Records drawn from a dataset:
* * * *

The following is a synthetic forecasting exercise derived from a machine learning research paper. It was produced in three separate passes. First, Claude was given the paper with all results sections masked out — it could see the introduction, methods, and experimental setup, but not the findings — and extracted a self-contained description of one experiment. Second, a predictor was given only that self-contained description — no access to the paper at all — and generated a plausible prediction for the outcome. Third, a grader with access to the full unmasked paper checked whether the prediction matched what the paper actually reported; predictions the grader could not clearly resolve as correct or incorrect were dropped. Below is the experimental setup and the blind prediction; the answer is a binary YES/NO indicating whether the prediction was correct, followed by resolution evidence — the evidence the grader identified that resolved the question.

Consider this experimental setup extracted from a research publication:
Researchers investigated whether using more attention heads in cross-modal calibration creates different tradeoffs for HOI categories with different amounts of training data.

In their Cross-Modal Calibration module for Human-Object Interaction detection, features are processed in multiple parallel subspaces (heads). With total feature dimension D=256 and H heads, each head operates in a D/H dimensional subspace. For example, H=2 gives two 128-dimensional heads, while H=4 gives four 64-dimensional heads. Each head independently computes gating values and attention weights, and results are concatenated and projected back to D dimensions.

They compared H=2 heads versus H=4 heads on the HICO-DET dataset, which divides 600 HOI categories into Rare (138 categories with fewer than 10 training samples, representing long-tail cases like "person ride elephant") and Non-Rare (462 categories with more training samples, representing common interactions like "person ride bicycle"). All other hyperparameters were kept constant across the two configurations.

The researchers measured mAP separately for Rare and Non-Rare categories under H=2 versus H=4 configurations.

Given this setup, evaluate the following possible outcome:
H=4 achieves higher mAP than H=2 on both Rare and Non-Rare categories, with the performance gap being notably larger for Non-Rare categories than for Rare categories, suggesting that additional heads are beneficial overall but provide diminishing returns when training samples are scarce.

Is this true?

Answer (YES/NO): NO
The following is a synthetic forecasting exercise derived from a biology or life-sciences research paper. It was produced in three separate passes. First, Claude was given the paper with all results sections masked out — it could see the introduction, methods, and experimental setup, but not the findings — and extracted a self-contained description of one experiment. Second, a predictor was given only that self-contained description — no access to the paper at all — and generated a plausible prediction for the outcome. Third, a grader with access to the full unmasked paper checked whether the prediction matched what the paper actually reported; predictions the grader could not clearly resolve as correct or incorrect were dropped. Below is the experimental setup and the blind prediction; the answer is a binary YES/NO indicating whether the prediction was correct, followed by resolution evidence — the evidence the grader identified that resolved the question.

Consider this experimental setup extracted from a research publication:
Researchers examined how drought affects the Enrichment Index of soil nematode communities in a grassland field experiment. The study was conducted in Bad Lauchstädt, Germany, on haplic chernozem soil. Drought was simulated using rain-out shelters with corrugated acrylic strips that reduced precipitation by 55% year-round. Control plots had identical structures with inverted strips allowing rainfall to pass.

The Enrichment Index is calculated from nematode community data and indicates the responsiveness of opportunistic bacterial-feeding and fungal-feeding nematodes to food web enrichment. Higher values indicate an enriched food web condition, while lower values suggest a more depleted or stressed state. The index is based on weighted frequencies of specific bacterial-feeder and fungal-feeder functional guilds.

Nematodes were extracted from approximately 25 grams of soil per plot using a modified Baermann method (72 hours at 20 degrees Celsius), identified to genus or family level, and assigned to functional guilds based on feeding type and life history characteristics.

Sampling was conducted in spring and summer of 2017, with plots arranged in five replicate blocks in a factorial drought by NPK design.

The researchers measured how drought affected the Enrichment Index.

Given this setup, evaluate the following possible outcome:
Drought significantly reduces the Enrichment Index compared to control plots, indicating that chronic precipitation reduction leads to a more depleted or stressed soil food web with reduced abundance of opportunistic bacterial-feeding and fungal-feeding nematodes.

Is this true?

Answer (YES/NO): NO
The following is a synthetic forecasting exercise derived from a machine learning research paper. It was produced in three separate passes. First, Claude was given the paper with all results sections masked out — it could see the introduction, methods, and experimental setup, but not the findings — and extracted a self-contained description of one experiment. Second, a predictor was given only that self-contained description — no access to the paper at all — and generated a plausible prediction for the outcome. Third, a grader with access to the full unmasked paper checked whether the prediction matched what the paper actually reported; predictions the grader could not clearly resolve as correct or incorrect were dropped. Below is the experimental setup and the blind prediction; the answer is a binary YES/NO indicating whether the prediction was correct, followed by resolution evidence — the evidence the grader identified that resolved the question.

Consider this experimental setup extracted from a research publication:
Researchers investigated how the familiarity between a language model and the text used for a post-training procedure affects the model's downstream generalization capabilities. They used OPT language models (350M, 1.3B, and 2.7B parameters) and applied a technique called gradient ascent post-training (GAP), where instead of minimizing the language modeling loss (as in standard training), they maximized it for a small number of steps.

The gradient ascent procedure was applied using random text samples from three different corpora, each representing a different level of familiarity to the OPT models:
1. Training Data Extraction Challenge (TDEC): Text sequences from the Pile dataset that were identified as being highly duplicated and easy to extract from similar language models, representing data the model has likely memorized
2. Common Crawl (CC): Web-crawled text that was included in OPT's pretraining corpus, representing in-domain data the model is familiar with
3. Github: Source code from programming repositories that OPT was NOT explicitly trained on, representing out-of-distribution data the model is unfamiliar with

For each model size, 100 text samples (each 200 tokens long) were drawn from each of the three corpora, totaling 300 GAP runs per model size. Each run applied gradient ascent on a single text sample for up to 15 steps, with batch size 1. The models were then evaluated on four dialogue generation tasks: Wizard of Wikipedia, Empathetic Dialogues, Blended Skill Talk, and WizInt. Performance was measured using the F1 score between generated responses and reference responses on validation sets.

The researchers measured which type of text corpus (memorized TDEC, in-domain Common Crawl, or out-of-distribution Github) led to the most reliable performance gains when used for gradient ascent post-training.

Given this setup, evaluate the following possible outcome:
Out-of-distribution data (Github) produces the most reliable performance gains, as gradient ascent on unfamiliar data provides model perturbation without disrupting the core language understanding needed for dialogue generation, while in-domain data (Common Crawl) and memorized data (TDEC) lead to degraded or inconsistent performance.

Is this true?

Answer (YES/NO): NO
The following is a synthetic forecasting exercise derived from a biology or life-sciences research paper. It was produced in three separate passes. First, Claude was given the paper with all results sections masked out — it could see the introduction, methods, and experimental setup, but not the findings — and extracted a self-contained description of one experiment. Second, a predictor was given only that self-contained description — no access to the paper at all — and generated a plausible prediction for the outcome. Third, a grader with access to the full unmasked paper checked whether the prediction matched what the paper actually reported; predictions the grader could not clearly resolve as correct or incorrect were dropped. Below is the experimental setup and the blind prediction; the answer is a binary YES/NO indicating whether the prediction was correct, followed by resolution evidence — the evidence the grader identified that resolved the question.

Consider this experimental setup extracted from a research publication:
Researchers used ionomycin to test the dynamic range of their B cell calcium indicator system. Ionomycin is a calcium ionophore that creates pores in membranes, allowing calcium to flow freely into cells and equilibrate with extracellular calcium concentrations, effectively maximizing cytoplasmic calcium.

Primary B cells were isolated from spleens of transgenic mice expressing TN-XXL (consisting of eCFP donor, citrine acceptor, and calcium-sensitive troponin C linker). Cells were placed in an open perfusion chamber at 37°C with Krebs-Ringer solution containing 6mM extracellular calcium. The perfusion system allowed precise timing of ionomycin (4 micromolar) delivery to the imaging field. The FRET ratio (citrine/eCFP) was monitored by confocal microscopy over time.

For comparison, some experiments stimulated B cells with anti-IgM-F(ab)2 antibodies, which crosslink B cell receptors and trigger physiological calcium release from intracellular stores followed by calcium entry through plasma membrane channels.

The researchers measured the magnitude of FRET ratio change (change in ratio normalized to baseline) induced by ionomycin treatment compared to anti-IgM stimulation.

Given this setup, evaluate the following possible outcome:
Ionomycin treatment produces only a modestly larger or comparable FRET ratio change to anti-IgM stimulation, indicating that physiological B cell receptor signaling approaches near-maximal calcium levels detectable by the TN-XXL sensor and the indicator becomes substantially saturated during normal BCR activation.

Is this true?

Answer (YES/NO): NO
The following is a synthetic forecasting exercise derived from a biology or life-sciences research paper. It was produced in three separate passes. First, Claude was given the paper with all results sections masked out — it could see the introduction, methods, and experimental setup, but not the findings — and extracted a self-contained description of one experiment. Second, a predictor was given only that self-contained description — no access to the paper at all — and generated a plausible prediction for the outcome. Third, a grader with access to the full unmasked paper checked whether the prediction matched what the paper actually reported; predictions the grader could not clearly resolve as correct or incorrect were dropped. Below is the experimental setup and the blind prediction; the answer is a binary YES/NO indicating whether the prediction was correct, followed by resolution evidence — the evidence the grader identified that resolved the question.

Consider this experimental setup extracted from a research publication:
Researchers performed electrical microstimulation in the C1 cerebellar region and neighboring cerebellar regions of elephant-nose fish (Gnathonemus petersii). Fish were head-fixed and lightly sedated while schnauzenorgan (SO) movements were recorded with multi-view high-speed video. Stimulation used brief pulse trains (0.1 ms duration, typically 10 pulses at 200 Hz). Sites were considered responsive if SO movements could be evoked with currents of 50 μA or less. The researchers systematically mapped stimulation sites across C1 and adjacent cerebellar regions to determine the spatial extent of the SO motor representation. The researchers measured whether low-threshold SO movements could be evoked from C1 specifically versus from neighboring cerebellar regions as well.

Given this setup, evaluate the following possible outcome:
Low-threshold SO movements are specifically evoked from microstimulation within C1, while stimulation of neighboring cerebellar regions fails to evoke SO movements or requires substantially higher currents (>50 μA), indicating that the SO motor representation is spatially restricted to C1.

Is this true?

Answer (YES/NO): YES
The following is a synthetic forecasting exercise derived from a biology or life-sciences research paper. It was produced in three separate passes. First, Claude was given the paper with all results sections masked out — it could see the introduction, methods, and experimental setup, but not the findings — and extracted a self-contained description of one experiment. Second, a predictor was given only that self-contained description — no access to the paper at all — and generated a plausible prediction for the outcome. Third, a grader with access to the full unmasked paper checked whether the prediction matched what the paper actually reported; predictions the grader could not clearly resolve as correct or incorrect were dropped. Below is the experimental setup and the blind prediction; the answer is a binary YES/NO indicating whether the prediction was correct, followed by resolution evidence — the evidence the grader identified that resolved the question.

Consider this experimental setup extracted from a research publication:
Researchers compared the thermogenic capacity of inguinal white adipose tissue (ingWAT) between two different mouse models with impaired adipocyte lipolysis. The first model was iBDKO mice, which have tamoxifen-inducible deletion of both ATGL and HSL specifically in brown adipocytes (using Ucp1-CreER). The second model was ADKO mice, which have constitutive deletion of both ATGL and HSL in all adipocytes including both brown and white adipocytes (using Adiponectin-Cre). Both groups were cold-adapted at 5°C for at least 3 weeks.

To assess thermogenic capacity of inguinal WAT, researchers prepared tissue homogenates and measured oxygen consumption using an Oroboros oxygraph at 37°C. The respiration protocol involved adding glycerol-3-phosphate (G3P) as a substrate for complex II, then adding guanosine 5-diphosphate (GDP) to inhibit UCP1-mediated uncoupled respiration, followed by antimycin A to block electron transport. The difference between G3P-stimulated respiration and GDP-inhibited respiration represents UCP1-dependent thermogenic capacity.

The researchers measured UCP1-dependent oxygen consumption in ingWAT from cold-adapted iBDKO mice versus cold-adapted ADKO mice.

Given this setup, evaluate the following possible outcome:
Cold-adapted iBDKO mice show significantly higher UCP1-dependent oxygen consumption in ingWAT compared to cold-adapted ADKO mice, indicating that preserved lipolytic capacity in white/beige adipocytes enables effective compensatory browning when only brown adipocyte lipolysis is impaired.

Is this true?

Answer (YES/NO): YES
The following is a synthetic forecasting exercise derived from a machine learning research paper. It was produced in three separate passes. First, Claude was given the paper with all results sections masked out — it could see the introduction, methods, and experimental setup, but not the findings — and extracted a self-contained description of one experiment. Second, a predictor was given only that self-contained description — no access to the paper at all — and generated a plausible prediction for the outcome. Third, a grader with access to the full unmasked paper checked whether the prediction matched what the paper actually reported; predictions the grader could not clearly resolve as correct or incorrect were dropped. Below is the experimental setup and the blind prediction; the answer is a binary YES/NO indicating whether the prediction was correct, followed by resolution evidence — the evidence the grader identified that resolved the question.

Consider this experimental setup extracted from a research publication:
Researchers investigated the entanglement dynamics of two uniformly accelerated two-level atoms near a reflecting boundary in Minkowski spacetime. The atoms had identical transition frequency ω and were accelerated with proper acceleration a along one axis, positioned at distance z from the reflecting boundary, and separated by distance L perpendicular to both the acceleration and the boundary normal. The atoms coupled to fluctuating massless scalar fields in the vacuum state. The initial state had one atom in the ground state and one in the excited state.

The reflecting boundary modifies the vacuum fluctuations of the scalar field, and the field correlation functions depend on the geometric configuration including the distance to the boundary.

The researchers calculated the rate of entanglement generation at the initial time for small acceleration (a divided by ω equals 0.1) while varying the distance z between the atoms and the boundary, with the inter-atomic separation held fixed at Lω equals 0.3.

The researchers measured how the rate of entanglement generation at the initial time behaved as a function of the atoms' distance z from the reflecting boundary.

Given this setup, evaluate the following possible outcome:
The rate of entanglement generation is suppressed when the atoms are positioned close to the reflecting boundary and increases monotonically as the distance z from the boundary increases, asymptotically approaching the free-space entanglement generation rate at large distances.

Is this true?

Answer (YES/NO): NO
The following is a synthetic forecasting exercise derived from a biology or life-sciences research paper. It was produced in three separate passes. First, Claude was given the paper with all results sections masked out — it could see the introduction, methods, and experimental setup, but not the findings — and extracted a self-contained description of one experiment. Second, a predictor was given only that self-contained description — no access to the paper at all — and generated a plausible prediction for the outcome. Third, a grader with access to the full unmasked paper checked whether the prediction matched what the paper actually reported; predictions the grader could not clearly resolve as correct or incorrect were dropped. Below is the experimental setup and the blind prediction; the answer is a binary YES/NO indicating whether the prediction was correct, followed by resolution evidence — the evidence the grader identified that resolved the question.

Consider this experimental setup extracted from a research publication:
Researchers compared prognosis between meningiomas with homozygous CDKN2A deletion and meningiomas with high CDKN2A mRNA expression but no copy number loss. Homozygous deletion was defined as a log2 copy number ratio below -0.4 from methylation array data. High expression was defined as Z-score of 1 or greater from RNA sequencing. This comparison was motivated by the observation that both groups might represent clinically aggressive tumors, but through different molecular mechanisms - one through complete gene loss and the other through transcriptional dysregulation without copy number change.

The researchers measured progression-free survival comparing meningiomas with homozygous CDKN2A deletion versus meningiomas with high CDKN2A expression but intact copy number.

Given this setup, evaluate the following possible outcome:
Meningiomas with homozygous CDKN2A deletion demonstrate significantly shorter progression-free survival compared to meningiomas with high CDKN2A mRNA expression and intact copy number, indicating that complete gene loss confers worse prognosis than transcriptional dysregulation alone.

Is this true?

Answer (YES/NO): YES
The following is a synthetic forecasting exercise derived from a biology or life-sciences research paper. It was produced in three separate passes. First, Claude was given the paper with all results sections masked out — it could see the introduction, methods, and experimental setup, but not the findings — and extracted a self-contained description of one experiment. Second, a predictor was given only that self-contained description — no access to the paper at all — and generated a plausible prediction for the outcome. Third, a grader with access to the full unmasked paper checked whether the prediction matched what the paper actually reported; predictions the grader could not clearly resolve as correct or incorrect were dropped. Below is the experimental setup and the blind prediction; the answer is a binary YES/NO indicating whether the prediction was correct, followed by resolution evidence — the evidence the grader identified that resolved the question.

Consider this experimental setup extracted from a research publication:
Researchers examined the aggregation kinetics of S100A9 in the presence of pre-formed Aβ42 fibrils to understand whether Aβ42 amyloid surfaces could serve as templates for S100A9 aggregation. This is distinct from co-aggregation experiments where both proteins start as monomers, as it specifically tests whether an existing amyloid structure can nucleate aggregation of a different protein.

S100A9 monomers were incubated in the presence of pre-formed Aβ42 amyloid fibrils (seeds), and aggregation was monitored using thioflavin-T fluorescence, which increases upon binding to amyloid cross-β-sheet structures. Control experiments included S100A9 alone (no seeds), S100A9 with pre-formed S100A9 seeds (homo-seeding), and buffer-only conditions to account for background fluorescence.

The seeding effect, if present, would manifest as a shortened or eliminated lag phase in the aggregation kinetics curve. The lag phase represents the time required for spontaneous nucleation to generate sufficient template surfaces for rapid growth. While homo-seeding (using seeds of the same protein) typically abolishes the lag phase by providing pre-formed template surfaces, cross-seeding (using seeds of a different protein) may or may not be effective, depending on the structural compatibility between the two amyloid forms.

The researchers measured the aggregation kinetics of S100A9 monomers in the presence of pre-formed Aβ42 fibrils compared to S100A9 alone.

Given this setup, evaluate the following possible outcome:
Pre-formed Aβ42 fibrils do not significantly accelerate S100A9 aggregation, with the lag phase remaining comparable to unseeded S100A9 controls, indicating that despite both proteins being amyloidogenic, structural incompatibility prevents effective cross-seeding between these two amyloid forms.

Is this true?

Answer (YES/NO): YES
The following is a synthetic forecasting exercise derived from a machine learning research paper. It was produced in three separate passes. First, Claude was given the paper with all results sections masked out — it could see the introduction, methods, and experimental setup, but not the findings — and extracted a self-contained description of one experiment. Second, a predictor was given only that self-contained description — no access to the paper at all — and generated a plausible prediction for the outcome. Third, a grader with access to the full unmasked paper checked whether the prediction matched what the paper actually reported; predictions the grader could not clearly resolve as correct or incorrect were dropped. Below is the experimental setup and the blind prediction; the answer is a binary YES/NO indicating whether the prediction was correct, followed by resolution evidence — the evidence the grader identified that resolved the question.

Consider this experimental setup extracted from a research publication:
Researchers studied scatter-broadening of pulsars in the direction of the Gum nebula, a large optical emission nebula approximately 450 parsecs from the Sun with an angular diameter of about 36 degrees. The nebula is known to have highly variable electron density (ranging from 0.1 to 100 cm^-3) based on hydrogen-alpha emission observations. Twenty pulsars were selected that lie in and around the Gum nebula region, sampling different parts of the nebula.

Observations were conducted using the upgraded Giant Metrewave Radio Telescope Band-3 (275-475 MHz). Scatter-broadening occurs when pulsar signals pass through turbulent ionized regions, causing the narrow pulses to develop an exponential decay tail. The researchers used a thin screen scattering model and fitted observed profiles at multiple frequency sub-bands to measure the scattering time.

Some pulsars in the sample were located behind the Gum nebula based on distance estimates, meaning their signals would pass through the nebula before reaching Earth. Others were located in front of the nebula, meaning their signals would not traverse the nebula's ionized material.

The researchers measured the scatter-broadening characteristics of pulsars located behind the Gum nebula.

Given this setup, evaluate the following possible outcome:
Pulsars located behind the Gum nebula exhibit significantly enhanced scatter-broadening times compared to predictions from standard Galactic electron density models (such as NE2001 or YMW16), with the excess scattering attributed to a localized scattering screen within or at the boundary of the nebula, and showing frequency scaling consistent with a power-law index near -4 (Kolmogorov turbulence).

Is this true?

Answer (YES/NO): NO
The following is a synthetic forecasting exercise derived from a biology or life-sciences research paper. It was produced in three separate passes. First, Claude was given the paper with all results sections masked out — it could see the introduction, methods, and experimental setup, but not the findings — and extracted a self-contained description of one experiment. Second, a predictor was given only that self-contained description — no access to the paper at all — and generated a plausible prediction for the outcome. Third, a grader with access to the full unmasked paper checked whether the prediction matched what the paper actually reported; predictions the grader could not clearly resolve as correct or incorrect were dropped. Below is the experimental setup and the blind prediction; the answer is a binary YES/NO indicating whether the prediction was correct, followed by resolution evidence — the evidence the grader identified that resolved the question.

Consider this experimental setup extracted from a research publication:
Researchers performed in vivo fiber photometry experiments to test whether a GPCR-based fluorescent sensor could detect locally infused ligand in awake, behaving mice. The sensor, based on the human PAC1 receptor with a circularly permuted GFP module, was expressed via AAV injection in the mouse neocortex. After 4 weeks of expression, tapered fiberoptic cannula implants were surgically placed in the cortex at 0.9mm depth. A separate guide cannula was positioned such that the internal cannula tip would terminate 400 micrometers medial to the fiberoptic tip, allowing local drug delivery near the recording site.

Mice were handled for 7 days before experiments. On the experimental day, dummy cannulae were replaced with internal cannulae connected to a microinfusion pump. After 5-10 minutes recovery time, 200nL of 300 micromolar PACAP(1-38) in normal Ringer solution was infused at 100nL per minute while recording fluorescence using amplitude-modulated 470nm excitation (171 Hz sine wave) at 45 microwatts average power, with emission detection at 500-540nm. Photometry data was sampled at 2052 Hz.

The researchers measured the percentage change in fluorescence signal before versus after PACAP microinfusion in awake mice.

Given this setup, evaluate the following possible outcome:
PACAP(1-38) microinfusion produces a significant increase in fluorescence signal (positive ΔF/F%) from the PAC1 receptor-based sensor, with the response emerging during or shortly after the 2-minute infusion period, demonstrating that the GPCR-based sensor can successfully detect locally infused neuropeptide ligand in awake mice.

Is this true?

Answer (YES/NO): NO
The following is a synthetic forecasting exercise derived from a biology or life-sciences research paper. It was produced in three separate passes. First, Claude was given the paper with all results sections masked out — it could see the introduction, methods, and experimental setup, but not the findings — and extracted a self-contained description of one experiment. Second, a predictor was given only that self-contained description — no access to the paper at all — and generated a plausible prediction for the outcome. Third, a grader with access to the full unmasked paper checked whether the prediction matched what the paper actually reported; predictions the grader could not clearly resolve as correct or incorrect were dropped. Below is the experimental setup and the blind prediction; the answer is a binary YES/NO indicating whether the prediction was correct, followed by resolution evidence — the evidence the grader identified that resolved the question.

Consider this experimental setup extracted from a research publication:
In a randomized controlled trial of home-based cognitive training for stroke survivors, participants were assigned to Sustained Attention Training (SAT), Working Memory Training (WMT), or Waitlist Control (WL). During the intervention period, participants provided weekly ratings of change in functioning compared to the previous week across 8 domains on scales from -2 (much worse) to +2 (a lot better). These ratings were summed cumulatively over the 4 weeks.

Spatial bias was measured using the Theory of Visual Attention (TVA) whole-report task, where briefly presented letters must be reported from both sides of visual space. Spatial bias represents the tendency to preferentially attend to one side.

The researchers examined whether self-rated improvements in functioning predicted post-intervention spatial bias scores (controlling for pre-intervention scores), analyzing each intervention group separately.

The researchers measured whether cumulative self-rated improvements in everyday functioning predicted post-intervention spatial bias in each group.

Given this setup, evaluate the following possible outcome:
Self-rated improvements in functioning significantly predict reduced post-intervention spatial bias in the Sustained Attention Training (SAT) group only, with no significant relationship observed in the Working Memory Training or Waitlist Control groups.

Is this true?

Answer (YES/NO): NO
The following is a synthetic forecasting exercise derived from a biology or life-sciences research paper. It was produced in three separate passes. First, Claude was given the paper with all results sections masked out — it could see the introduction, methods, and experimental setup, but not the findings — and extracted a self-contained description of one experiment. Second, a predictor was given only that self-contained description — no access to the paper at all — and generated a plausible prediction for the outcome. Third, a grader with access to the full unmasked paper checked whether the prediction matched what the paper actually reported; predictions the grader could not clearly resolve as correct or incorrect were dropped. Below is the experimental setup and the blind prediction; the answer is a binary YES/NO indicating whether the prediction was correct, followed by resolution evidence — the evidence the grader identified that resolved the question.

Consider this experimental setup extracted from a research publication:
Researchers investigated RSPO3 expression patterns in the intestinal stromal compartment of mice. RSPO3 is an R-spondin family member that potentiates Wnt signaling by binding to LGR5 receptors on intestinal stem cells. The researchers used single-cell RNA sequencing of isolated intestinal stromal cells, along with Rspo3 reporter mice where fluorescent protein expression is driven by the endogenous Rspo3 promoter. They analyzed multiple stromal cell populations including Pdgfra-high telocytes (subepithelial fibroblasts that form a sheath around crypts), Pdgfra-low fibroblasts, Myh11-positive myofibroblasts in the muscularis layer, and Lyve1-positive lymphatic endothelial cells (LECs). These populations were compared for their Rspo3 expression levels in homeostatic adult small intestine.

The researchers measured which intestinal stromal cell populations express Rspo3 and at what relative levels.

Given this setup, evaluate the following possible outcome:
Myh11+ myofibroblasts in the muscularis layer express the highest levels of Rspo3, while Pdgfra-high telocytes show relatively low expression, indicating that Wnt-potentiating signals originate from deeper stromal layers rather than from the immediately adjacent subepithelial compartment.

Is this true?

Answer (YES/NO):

* * * *

Aim of the task: Read the lines above. Gather those in which the string "larger" is found.

Solution for this problem:
H=4 achieves higher mAP than H=2 on both Rare and Non-Rare categories, with the performance gap being notably larger for Non-Rare categories than for Rare categories, suggesting that additional heads are beneficial overall but provide diminishing returns when training samples are scarce.
Ionomycin treatment produces only a modestly larger or comparable FRET ratio change to anti-IgM stimulation, indicating that physiological B cell receptor signaling approaches near-maximal calcium levels detectable by the TN-XXL sensor and the indicator becomes substantially saturated during normal BCR activation.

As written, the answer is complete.